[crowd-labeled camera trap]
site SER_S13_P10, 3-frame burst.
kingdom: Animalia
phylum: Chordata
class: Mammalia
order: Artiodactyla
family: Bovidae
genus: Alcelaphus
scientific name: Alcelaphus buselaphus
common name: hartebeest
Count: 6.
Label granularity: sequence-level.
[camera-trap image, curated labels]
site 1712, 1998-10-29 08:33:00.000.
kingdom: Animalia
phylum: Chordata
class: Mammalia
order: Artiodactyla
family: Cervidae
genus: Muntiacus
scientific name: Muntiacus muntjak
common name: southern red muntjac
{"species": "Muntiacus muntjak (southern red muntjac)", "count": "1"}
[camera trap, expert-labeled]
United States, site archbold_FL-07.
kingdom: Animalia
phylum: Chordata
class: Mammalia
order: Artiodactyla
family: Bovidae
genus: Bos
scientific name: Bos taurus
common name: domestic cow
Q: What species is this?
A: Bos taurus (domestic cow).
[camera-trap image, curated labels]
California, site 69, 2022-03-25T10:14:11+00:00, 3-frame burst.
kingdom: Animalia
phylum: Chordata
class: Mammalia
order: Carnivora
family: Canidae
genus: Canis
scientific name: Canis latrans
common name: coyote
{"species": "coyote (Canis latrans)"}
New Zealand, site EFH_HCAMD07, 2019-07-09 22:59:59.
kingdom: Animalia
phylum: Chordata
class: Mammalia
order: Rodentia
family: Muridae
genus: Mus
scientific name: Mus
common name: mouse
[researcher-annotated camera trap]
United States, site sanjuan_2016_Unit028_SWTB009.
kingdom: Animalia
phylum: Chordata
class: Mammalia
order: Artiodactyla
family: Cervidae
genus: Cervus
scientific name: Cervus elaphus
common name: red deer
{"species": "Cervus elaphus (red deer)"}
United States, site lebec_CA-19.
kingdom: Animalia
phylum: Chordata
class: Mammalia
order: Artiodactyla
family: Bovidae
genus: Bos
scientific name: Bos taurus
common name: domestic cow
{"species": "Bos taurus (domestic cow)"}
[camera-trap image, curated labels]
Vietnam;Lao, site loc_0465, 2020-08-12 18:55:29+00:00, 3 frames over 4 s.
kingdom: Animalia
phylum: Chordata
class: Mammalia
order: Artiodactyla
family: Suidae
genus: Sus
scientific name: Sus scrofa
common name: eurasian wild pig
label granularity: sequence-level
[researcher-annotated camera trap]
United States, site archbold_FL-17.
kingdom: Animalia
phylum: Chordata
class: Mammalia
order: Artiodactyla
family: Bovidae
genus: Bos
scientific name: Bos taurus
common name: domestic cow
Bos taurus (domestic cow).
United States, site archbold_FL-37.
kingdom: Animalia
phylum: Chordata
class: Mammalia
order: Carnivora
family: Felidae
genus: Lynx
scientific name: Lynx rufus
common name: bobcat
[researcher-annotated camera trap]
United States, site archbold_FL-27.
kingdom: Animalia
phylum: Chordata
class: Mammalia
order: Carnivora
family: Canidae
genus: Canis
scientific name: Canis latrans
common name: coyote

▬▬▬▬▬▬

Go through the listing and write out each line exactly.

▶ EXERCISE ANSWER
[crowd-labeled camera trap]
site SER_S13_P10, 3-frame burst.
kingdom: Animalia
phylum: Chordata
class: Mammalia
order: Artiodactyla
family: Bovidae
genus: Alcelaphus
scientific name: Alcelaphus buselaphus
common name: hartebeest
Count: 6.
Label granularity: sequence-level.
[camera-trap image, curated labels]
site 1712, 1998-10-29 08:33:00.000.
kingdom: Animalia
phylum: Chordata
class: Mammalia
order: Artiodactyla
family: Cervidae
genus: Muntiacus
scientific name: Muntiacus muntjak
common name: southern red muntjac
{"species": "Muntiacus muntjak (southern red muntjac)", "count": "1"}
[camera trap, expert-labeled]
United States, site archbold_FL-07.
kingdom: Animalia
phylum: Chordata
class: Mammalia
order: Artiodactyla
family: Bovidae
genus: Bos
scientific name: Bos taurus
common name: domestic cow
Q: What species is this?
A: Bos taurus (domestic cow).
[camera-trap image, curated labels]
California, site 69, 2022-03-25T10:14:11+00:00, 3-frame burst.
kingdom: Animalia
phylum: Chordata
class: Mammalia
order: Carnivora
family: Canidae
genus: Canis
scientific name: Canis latrans
common name: coyote
{"species": "coyote (Canis latrans)"}
New Zealand, site EFH_HCAMD07, 2019-07-09 22:59:59.
kingdom: Animalia
phylum: Chordata
class: Mammalia
order: Rodentia
family: Muridae
genus: Mus
scientific name: Mus
common name: mouse
[researcher-annotated camera trap]
United States, site sanjuan_2016_Unit028_SWTB009.
kingdom: Animalia
phylum: Chordata
class: Mammalia
order: Artiodactyla
family: Cervidae
genus: Cervus
scientific name: Cervus elaphus
common name: red deer
{"species": "Cervus elaphus (red deer)"}
United States, site lebec_CA-19.
kingdom: Animalia
phylum: Chordata
class: Mammalia
order: Artiodactyla
family: Bovidae
genus: Bos
scientific name: Bos taurus
common name: domestic cow
{"species": "Bos taurus (domestic cow)"}
[camera-trap image, curated labels]
Vietnam;Lao, site loc_0465, 2020-08-12 18:55:29+00:00, 3 frames over 4 s.
kingdom: Animalia
phylum: Chordata
class: Mammalia
order: Artiodactyla
family: Suidae
genus: Sus
scientific name: Sus scrofa
common name: eurasian wild pig
label granularity: sequence-level
[researcher-annotated camera trap]
United States, site archbold_FL-17.
kingdom: Animalia
phylum: Chordata
class: Mammalia
order: Artiodactyla
family: Bovidae
genus: Bos
scientific name: Bos taurus
common name: domestic cow
Bos taurus (domestic cow).
United States, site archbold_FL-37.
kingdom: Animalia
phylum: Chordata
class: Mammalia
order: Carnivora
family: Felidae
genus: Lynx
scientific name: Lynx rufus
common name: bobcat
[researcher-annotated camera trap]
United States, site archbold_FL-27.
kingdom: Animalia
phylum: Chordata
class: Mammalia
order: Carnivora
family: Canidae
genus: Canis
scientific name: Canis latrans
common name: coyote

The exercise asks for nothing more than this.